++++ SELECTED TEXT

These past few months have been unprecedented for many of us, both personally and professionally. I must admit that the volume of change I have experienced professionally, while coping with things personally, has been challenging.
I am proud, as a Civil Servant, of everything we have collectively achieved for the country and society over the past months. But, by necessity, there have been some things that we haven’t focused on as much – diversity and inclusion being one of them.
However, things haven’t stood still in this area - the #BlackLivesMatter movement has gained momentum internationally, studies have identified the disproportionate impact of COVID-19 on BAME communities and the economic impact on women and lower socio-economic households, and even within our own profession the lack of representation on our development programmes has become more evident.
What can we do to promote diversity and inclusion?
As things get to a more even keel in the ‘new normal’ phase, this is our opportunity to bring thinking about diversity and inclusion more to the fore. Not instead of, but alongside our day to day work. Here are three simple things that we can all do:
Reach Out to at least two people from under-represented backgrounds in the profession to support and encourage them to put themselves forward for development opportunities. In periods of intense change such as these, it is always easy for the more confident to put themselves forward or be noticed. Reach out to those who may be unsure or who may need on-going mentoring and sponsorship to give them the confidence to be in the spotlight.

++++++++
++++ GIVEN DATA

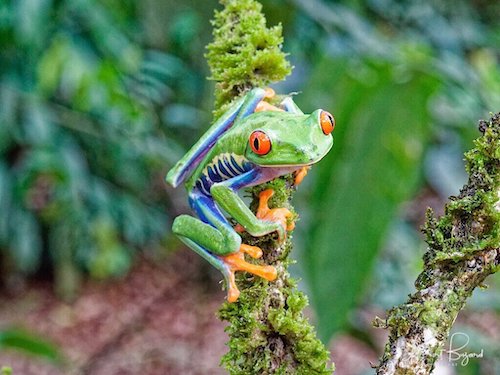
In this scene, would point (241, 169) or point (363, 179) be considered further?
point (363, 179)

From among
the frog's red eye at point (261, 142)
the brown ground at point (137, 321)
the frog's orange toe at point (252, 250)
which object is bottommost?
the frog's orange toe at point (252, 250)

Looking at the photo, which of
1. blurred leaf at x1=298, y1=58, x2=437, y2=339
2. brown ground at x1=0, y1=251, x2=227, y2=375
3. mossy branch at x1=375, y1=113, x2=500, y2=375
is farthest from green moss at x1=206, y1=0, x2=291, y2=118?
brown ground at x1=0, y1=251, x2=227, y2=375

++++++++

» **EXERCISE**:
Write the next part of the piece on diversity and inclusion in the Civil Service, picking up after its final paragraph.

» **WRITTEN ANSWER**:
Give others a platform and a voice. The impacts of this intense period of change will feel different for different groups. We won’t know exactly how, and our lived experience may be very different to those around us. Please give your networks – be those for carers, women’s, disability, LGBT+, BAME - the space to get their voice heard and share their experience. And then listen - by listening deeply, we will understand what we need to do to support those not as privileged as us. This may make us uncomfortable, but from discomfort will come change.
Continue your education. We must understand the issues facing our communities. Listen and reflect. Embrace your discomfort. Understand and acknowledge your privilege. Decide how you are going to use it to help others who don’t have it. There are lots of good resources available and I won’t pretend to know them all. Good places to start are:
- The Diversity Trust Podcast
- Intersectionality matters! A conversation with Kimberlé Crenshaw
- Witness black history podcast
- The Good Immigrant edited by Nikesh Shukla
- Beyoncé speaking to the Class of 2020
This is by no means a complete list and I am sure you can add to it.
Building diverse and inclusive teams and harnessing this insight when designing new changes is core to the Project Delivery Profession’s diversity and inclusion strategy.
The strategy hasn’t changed, but we need to work together and focus our efforts on how we implement it going forward in order to create a profession that is diverse, inclusive and representative of society.